→ Activity
Copy the Surprise Surprise text between "- Narrated by: Robin" and "minutes (inc. adverts)", inclusive, with "90 minutes" substituted for "60 minutes".

→ Passage to read
▬▬▬▬▬▬

- Revival show's title card (2015)
- Also known as: Cilla's Surprise Surprise!
- Genre: Light entertainment
- Presented by: Cilla Black (1984–2001) Holly Willoughby (2012–2015)
- Starring: Christopher Biggins (1984) Bob Carolgees (1985–1995) Spit the Dog (1985–1995) Gordon Burns (1986–1991) Tessa Sanderson (1990–1992) Kian Egan (2012) Dave Berry (2012–2015) Marvin Humes (2013–2015) Mark Wright (2013–2015) Michael Underwood (2014–2015) Peter Andre (2014–2015) Matt Johnson (2015)
- Narrated by: Robin Houston (1984–2001)
- Country of origin: United Kingdom
- Original language: English
- No. of series: 14 (Original) 4 (Revival)
- No. of episodes: 128 (Original: inc. 9 specials) 23 (Revival: inc. 3 specials)

Production
- Production location: The London Studios
- Running time: 60 minutes (inc. adverts)
- Production companies: LWT (1984–2001) ITV Studios (2012–2015)

Original release
- Network: ITV
- Release: 6 May 1984 – 26 December 2001
- Release: 21 October 2012 – 26 December 2015

Related
- Jim'll Fix It Keith Lemon's LemonAid OMG! Jedward's Dream Factory

= Surprise Surprise (British TV series) =

British light entertainment television programme

Surprise Surprise is a British light entertainment television programme that aired in two iterations on ITV. The series originally ran from 6 May 1984 to 26 December 2001 and was hosted by Cilla Black, while a revival of the show aired from 21 October 2012 to 26 July 2015 with Holly Willoughby as host.

==Format==
Surprise Surprise was filmed in front of a studio audience. Its premise involved surprising members of the public with the fulfilment of long-held wishes, setting up tricks to fool members of the public, making prank calls to people, and reuniting guests with long-lost loved ones. Original host Cilla Black was initially assisted by Christopher Biggins, but more famously for eight series by Bob Carolgees, famous for his glove puppetry act Spit the Dog (who previously appeared in the first series with a puppet ferret), with Gordon Burns and Tessa Sanderson as roving reporters. Other featured acts were "Cilla-grams," where Black would perform a song in a musical sketch relevant to the surprise a person was receiving (for example, a soldier was celebrating his 21st birthday, so the featuring song Black sang was "Celebration" by Kool & The Gang).

The concept of the first series had been to film surprising and often unusual moments similar to those previously seen on Game for a Laugh. This included a phone game that used viewers numbers and answering questions to try and form a winning line. Others included dancing and sporting events, and there were surprise reunions between family members. The popularity of this element of the show led executive producer Alan Boyd to change the format slightly so that all items in subsequent series involved surprises, rather than just being surprising. Although including many pre-filmed inserts, the first series and some early episodes of the second series were televised live in their entirety, but thereafter all episodes were pre-recorded.

▬▬▬▬▬▬

→ Exercise data
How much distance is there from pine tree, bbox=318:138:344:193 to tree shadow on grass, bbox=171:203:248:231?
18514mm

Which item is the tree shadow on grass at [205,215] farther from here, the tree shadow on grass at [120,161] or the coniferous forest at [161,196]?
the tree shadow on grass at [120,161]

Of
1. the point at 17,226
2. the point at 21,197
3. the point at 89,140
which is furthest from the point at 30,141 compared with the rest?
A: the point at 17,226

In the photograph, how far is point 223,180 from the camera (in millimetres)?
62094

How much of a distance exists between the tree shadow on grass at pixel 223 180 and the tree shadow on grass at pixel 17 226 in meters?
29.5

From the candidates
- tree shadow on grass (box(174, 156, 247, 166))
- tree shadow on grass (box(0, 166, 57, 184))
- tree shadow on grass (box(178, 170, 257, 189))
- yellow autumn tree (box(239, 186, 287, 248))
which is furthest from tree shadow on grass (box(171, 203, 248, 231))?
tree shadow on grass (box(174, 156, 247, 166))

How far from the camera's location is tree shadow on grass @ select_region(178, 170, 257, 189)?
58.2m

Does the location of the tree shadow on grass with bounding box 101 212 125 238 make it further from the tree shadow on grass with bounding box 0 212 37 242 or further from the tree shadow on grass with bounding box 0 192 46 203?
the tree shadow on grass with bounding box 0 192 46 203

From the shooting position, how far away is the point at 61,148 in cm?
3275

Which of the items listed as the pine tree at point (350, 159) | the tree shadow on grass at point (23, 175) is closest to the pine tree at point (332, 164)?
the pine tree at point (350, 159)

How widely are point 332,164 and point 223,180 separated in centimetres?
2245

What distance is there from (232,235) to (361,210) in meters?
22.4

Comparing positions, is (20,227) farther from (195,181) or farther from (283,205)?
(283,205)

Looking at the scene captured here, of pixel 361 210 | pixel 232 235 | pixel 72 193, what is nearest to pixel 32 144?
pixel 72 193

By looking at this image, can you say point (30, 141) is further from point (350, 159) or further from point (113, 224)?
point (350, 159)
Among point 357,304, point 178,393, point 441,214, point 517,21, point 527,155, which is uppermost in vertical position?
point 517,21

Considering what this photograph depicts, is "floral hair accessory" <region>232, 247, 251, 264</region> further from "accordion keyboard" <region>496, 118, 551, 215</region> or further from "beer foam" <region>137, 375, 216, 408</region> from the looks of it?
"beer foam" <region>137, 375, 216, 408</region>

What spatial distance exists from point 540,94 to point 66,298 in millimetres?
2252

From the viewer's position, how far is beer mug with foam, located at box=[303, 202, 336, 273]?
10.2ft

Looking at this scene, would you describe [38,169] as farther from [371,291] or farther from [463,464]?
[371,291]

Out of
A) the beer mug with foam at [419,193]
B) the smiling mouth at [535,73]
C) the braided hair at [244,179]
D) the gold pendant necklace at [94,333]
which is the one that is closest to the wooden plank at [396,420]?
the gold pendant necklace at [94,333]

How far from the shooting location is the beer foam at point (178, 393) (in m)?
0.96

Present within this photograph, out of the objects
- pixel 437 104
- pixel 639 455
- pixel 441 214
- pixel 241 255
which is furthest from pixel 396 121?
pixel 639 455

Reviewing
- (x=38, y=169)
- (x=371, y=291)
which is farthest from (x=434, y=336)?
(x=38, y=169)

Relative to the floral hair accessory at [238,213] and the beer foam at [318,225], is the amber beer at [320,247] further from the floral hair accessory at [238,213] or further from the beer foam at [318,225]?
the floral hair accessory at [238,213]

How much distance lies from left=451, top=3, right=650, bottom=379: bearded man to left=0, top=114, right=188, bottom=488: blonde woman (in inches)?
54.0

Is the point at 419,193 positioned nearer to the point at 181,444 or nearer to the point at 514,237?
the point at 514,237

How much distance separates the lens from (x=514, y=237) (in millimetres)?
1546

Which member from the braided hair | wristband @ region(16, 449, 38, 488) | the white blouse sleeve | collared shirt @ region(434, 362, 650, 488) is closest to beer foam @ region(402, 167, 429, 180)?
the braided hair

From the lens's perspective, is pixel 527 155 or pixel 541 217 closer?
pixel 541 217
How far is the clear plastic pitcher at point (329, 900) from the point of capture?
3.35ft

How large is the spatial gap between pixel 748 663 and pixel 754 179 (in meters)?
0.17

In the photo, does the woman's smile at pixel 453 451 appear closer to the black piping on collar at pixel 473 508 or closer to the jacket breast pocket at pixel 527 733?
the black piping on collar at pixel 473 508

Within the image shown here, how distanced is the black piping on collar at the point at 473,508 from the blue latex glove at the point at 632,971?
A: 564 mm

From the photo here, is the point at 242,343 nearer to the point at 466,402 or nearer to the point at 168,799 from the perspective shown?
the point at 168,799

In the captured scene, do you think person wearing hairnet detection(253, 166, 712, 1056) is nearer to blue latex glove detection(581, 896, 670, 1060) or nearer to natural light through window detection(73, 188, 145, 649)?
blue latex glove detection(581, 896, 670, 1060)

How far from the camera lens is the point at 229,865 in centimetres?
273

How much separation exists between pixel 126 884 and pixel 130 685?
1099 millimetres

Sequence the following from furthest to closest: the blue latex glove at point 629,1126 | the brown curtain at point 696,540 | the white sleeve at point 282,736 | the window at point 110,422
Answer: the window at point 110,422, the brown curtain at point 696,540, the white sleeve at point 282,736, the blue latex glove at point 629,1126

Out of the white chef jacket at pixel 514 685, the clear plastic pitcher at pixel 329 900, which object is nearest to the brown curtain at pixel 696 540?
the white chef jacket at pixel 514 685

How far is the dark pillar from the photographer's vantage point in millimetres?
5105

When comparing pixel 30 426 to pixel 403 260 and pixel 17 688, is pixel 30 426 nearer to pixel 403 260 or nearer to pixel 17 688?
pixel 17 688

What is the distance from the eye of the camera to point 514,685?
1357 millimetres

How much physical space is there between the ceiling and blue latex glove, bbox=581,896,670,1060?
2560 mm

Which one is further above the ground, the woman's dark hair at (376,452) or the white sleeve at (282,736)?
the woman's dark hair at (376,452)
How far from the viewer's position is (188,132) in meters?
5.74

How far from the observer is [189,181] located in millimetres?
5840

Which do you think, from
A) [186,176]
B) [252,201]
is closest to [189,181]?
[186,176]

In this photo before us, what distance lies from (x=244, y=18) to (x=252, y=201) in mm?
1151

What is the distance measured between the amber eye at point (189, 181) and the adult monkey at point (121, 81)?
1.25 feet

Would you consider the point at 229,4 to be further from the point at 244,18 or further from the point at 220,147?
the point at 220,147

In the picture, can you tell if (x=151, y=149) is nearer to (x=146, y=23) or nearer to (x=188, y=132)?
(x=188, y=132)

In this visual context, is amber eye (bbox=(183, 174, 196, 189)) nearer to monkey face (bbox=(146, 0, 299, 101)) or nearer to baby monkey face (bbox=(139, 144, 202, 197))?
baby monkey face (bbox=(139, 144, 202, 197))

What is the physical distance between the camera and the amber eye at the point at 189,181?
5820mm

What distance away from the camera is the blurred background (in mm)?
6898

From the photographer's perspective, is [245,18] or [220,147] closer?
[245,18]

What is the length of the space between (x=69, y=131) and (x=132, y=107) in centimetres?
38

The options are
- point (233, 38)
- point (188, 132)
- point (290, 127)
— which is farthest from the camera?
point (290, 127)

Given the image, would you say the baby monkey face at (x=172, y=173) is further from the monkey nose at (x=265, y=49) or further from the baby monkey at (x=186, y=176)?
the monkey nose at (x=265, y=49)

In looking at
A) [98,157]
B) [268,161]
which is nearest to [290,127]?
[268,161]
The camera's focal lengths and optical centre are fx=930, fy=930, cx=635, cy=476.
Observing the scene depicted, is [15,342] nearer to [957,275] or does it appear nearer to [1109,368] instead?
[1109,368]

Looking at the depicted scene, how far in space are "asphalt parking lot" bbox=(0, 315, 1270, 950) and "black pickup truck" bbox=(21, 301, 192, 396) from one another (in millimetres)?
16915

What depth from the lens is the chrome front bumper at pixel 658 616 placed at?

▬▬▬▬▬▬

→ Exercise solution
- Narrated by: Robin Houston (1984–2001)
- Country of origin: United Kingdom
- Original language: English
- No. of series: 14 (Original) 4 (Revival)
- No. of episodes: 128 (Original: inc. 9 specials) 23 (Revival: inc. 3 specials)

Production
- Production location: The London Studios
- Running time: 90 minutes (inc. adverts)